Darcy nodded his approval. “As I expected—I cannot blame you.”

“It appears you had him in your power more than once yet stayed your hand… perhaps out of love for your father, or pleasant memories from childhood? I can assure you I suffer no such weakness.”

Darcy sighed. “The man has certain leverage on someone especially important to me. Ladies’ reputations are quite fragile. I need to ensure he has no opportunity to spread rumours.”

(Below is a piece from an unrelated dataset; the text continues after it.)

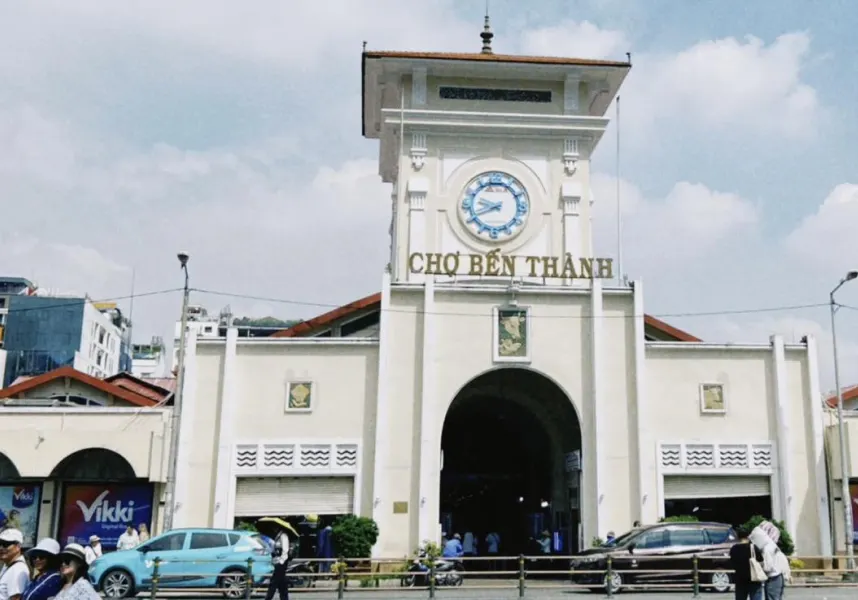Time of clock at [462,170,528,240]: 9:41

“Depend upon it, sir. He will go to court bound and gagged and may remain that way through his trial, which will be short and to the point. It will not be my first visit to a capital court, nor likely my last.”

Darcy marvelled at the nonchalant way the man spoke of dispensing death, but then reflected that his cousin did much the same to men who committed no sin worse than being born under the wrong king—or emperor, as it turned out—and the colonel had to dispense the measures personally.

He rubbed his chin a few moments in contemplation, as his sense of honour made him admit that he would also be guilty of the death of his childhood friend and a man his father loved.

Finally accepting the responsibility for both his present actions and any harms visited on innocents while he had dithered, he reached his decision.

“You need not trouble your niece. The man is in a small market town a few hours north of London, just off the Great North Road. He enrolled in the militia under a Colonel Forster in a town called Meryton, a few miles from Harpenden.”

His companion fixed him with a stern gaze. “You knew this all along?”

It sounded like a question, but they both knew it was not.

“I was protecting my sister.”

“I understand and we shall forget you said that. I would do a great deal to protect my daughters. My sisters never had a drop of sense between them, but I imagine I would have done the same for them, whether they deserved it or not. It is the nature of brothers.”

Darcy nodded, accepting the implied rebuke, strongly suspecting he had just betrayed his secret unthinkingly.

“How do you know he was in Meryton?”

“I saw him.”

“Did you warn anyone? Fathers? Merchants? His commanding officer?”

Darcy merely shook his head and felt the shame of his failure to act exceedingly.

“I grow tired of following the man about warning people, and to be honest, the second-worst man in that regiment will take his place overnight.”